Dataset entries =>
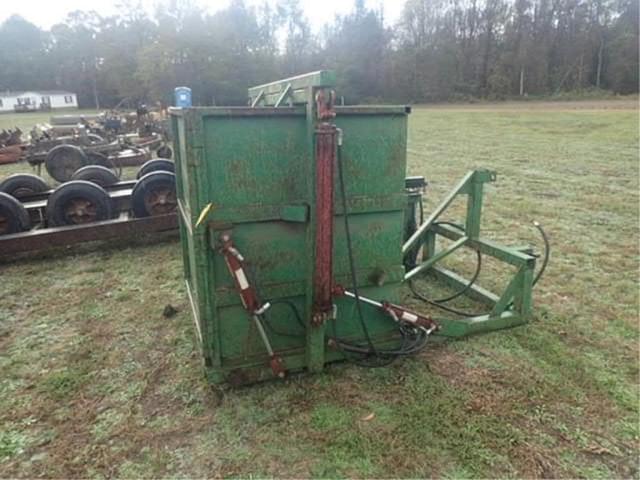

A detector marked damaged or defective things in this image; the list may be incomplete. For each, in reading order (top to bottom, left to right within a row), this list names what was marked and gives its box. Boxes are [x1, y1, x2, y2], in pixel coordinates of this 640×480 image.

rusty wheel hub [63, 198, 97, 224]
rusty wheel hub [144, 188, 176, 216]
rusty green metal panel [170, 89, 410, 382]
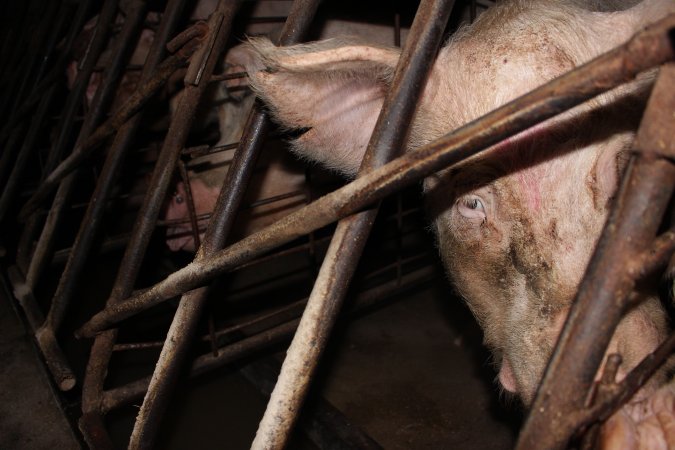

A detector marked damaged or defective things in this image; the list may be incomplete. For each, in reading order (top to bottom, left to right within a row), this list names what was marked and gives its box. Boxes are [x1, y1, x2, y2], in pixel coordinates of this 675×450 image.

rusty metal bar [32, 0, 151, 392]
rusty metal bar [79, 0, 195, 442]
rusty metal bar [128, 2, 320, 446]
rusty metal bar [100, 266, 438, 414]
rusty metal bar [252, 0, 454, 446]
rusty metal bar [76, 13, 675, 338]
rusty metal bar [516, 62, 675, 450]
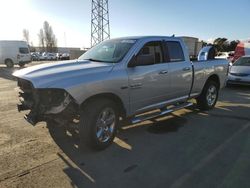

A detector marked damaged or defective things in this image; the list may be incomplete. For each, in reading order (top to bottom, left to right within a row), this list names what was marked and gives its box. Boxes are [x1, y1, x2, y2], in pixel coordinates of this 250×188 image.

damaged front end [16, 78, 78, 125]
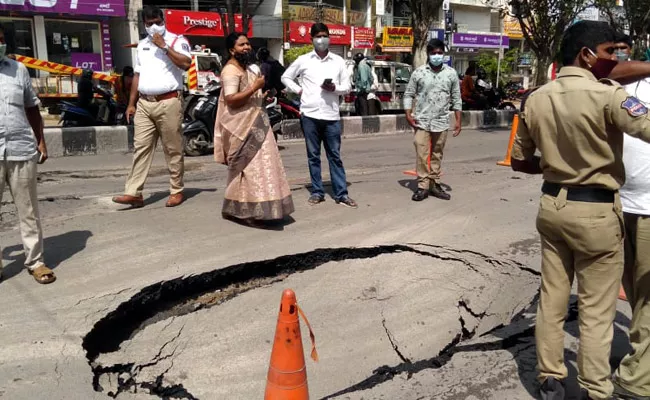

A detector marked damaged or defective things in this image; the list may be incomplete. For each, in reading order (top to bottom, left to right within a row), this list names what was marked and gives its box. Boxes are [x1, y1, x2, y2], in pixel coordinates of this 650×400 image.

cracked asphalt [0, 130, 632, 398]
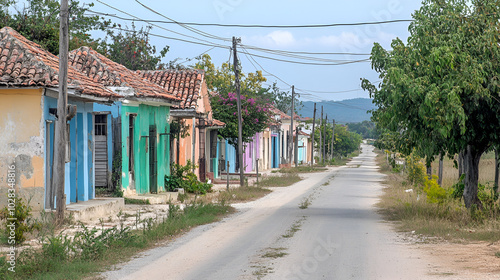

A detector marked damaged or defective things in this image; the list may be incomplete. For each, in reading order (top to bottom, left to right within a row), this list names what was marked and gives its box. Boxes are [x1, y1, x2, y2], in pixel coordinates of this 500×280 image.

peeling painted wall [0, 87, 45, 210]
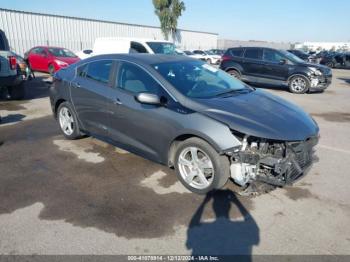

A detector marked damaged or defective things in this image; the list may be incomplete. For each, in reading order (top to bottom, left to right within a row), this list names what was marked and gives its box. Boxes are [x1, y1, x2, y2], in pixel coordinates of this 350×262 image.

crumpled hood [194, 89, 320, 141]
damaged front end [228, 134, 318, 191]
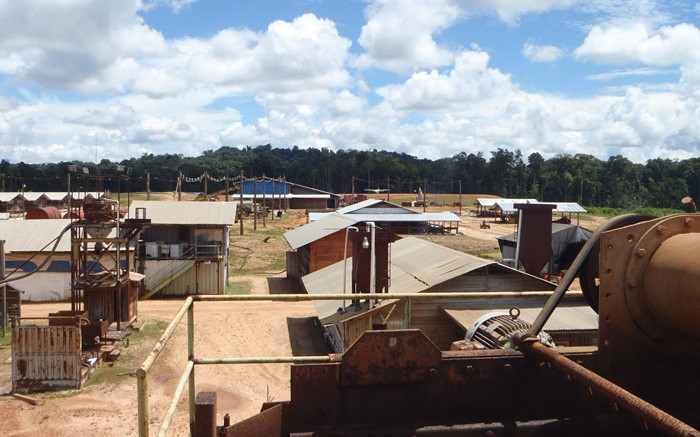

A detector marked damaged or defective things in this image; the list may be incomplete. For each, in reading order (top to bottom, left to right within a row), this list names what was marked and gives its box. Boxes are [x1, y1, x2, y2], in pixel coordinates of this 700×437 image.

rusty metal roof [131, 199, 238, 223]
rusty metal sheet [12, 324, 82, 392]
rusty metal sheet [342, 328, 440, 384]
large rusty tank [201, 212, 700, 436]
rusty machine [204, 213, 700, 434]
rusty pipe [524, 340, 700, 436]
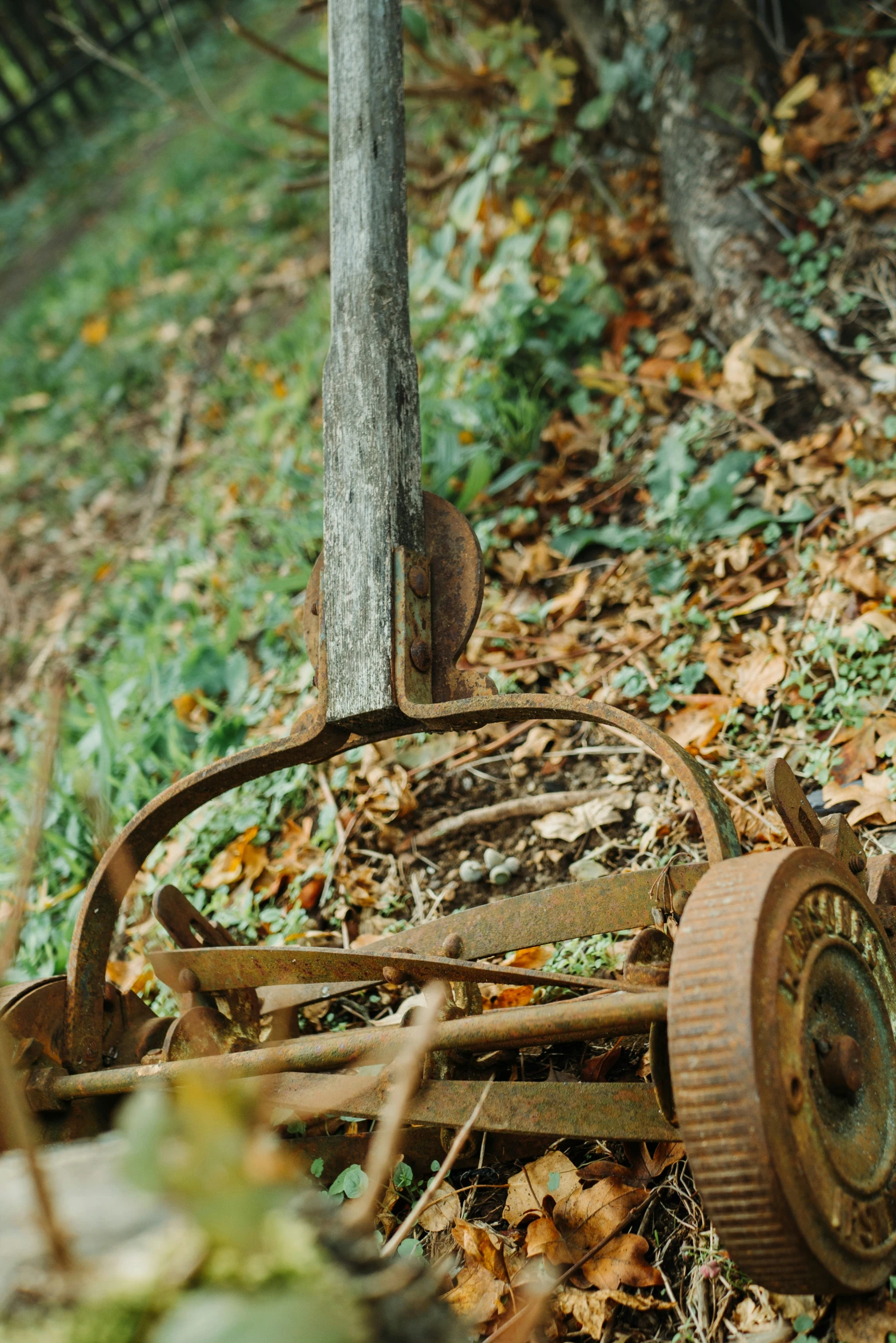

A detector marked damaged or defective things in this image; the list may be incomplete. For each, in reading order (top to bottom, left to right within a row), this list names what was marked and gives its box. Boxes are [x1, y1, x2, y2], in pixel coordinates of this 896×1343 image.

rusty bolt [409, 565, 430, 594]
rusty bolt [409, 640, 430, 672]
rusty reel mower [5, 498, 896, 1298]
corroded metal wheel [667, 850, 896, 1289]
rusty bolt [814, 1033, 864, 1097]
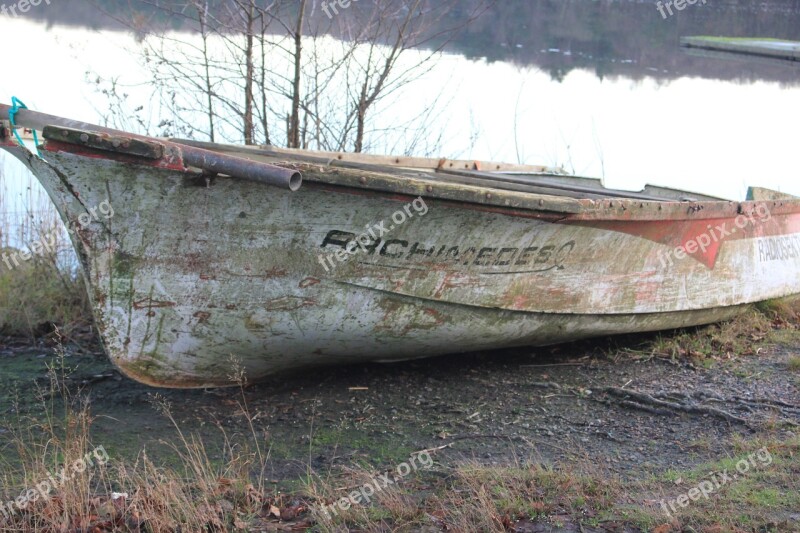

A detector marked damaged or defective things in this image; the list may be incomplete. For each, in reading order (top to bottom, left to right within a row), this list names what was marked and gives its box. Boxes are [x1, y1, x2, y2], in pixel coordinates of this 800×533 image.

rusty metal rail [0, 102, 300, 191]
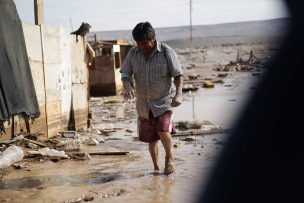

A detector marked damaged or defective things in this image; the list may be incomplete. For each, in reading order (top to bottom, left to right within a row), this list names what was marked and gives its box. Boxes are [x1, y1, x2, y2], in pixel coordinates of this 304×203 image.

Prompt => Print all the lines above again exactly, without any pictures.

Task answer =>
A detector marked damaged or defective things in this image; the list may be incomplete. For each, in reading order (top to bottom, left to right within a row), this list names what was marked and gives its box. Boxes are [x1, y1, x2, y2], in pixel coordinates of this 640×480 image.

rusty wheel hub [63, 198, 97, 224]
rusty wheel hub [144, 188, 176, 216]
rusty green metal panel [170, 89, 410, 382]

A detector marked damaged or defective things in this image; the list may be incomplete. For each, in reading order (top to bottom, left to right within a row), this list names what was marked and gives its box. Boxes are [x1, y1, x2, y2], in pixel coordinates of this 675×450 image.

rusty metal bar [32, 0, 151, 392]
rusty metal bar [79, 0, 195, 442]
rusty metal bar [128, 2, 320, 446]
rusty metal bar [100, 266, 438, 414]
rusty metal bar [252, 0, 454, 446]
rusty metal bar [76, 13, 675, 338]
rusty metal bar [516, 62, 675, 450]

A detector marked damaged or defective things in this image; the list may be incomplete. For each, in reading order (top to bottom, left to right within a row), this list names what was marked and gives its box. Boxes are [x1, y1, x2, y2], in pixel coordinates of this 250×188 image.

damaged front end [16, 78, 78, 125]

A detector marked damaged or defective things in this image; the list may be incomplete. For each, in reading order (top to bottom, left to right within a row), this list names what was marked and gives its box. Boxes are [x1, y1, x2, y2], in pixel coordinates of this 650×400 image.

cracked asphalt [0, 130, 632, 398]

A detector marked damaged or defective things in this image; the list may be incomplete. For each, in reading order (top to bottom, left to right within a row), this list names what was marked and gives its box. Boxes are [x1, y1, x2, y2], in pixel coordinates of this 500×280 image.

peeling painted wall [0, 87, 45, 210]

A detector marked damaged or defective things in this image; the list may be incomplete. For each, in reading order (top to bottom, left to right within a row), this list names what was marked and gives its box. Boxes are [x1, y1, x2, y2], in pixel coordinates of this 350×262 image.

crumpled hood [194, 89, 320, 141]
damaged front end [228, 134, 318, 191]

A detector marked damaged or defective things in this image; the list may be incomplete. For each, in reading order (top to bottom, left to right within a row), this list names what was marked and gives its box. Boxes are [x1, y1, x2, y2], in pixel coordinates of this 700×437 image.

rusty metal roof [131, 199, 238, 223]
rusty metal sheet [12, 324, 82, 392]
rusty metal sheet [342, 328, 440, 384]
large rusty tank [201, 212, 700, 436]
rusty machine [204, 213, 700, 434]
rusty pipe [524, 340, 700, 436]

A detector marked damaged or defective things in this image; the list may be incomplete. For each, in reading order (top to bottom, left to right within a row), this list names what was marked and gives its box. Boxes are [x1, y1, x2, y2], in pixel coordinates of this 896×1343 image.

rusty bolt [409, 565, 430, 594]
rusty bolt [409, 640, 430, 672]
rusty reel mower [5, 498, 896, 1298]
corroded metal wheel [667, 850, 896, 1289]
rusty bolt [814, 1033, 864, 1097]

A detector marked damaged or defective things in this image; the list may be incomplete. For each, in reading order (top to bottom, left to right within a row), this list names what was marked and gives its box. Boxes are [x1, y1, x2, y2], in pixel coordinates of this 800×533 image.

rusty metal rail [0, 102, 300, 191]

A detector marked damaged or defective things in this image; the list may be incomplete. For each, in reading order (top to bottom, left to right within a row), this list names what was marked and gives its box. Boxes are [x1, y1, x2, y2], in pixel coordinates of this 304×203 image.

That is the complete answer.